▶ _Text excerpt_:
#####

Last year, I got to meet some of the brilliant students at the Skoll Centre and shared some of what I have learned over the past two decades about partnerships for systems and social change.
What connects ending child marriage with new ways to detect multi-drug resistant tuberculosis and technology innovations in HIV management? They all represent breakthroughs in systems and social change that would have never been possible without robust partnerships. They also represent quite different approaches – from a loosely knit civil society partnership bringing together 1,000+ organisations globally to much more structured entities with commercial, public and non-profit partners. Yet, there are some common overarching lessons that have continued to emerge and crystalise for me over the years from these diverse experiences. Here are some of them.
Lesson 1: the ‘how’ of partnerships is as important as the ‘what’
Changing systems or social norms is complex: it can’t be done by a single activist or organisation, no matter how passionate and knowledgeable. Catalysing and sustaining this type of change is always going to require individuals and groups with different competencies to work together. There is a humility implicit in the decision to work in partnership – by coming together, groups acknowledge that they need one another to achieve their goals.
However, this humility is often forgotten once people get lost in the weeds of the partnership’s work. That’s one reason why it is so important to invest the time and energy to set up structures that are fit-for-purpose, build trust between partners and co-define the values and goals of a partnership. And, given the complexity of systems and social change, it is also critical to routinely revisit these as the partnership matures.

#####

▶ _The tasks_:
1 - Answer these questions about the piece on partnerships, one answer per line:
(a) Where did the writer meet the students mentioned at the start?
(b) How many organizations does the loosely knit civil society partnership bring together globally?
(c) According to the piece, what is often forgotten once people get lost in the weeds of a partnership's work?
2 - Reproduce the stretch of the piece on partnerships from "What connects ending" through "some of them.".
The data that comes next isn't needed for anything here.

▶ _Material provided_:
#####

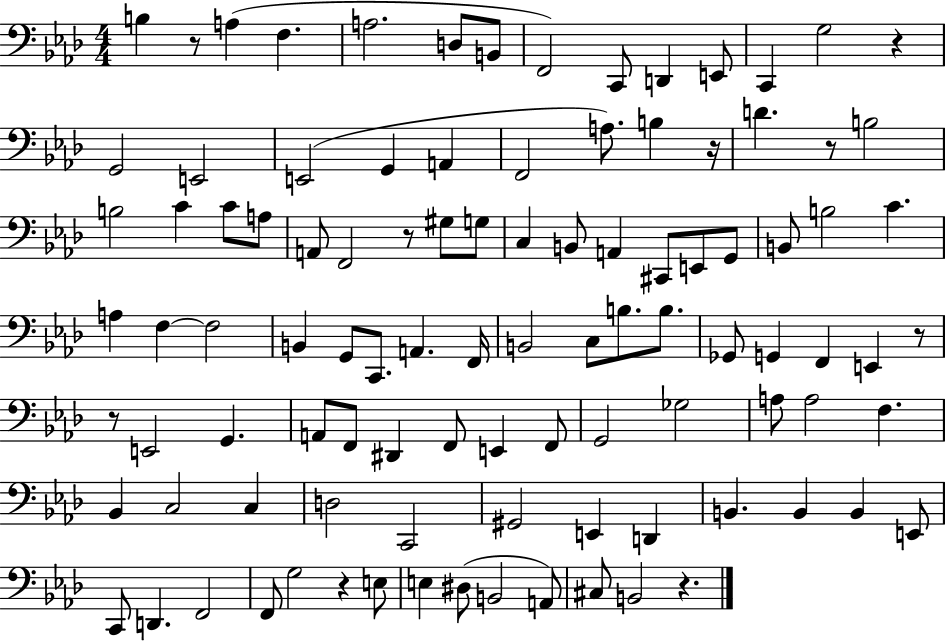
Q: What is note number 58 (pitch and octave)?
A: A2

#####

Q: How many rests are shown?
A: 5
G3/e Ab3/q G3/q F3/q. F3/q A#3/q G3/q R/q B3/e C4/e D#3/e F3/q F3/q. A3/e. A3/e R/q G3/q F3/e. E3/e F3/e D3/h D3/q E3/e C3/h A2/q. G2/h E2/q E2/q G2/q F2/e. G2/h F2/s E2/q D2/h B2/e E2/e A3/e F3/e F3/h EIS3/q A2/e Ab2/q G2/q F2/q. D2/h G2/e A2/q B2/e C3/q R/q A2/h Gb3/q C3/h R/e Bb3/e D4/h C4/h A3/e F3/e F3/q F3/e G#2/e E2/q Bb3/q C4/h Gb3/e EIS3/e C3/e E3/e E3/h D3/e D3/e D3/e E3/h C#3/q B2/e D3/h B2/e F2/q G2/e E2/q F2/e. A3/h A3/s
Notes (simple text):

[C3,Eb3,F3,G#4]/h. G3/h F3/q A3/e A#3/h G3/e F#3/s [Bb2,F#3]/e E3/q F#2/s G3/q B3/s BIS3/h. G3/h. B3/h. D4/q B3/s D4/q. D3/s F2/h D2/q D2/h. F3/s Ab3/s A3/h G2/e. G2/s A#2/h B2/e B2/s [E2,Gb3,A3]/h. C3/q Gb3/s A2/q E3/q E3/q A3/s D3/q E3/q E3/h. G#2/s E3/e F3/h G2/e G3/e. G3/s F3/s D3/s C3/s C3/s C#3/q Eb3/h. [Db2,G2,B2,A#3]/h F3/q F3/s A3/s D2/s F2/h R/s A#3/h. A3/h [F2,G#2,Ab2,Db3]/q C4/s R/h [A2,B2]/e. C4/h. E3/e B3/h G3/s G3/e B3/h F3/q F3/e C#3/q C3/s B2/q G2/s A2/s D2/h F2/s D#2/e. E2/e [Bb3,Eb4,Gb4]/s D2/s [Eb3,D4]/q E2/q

#####

▶ _Solutions to the problems_:
1 -
(a) At the Skoll Centre.
(b) More than 1,000.
(c) Humility.

2 -
What connects ending child marriage with new ways to detect multi-drug resistant tuberculosis and technology innovations in HIV management? They all represent breakthroughs in systems and social change that would have never been possible without robust partnerships. They also represent quite different approaches – from a loosely knit civil society partnership bringing together 1,000+ organisations globally to much more structured entities with commercial, public and non-profit partners. Yet, there are some common overarching lessons that have continued to emerge and crystalise for me over the years from these diverse experiences. Here are some of them.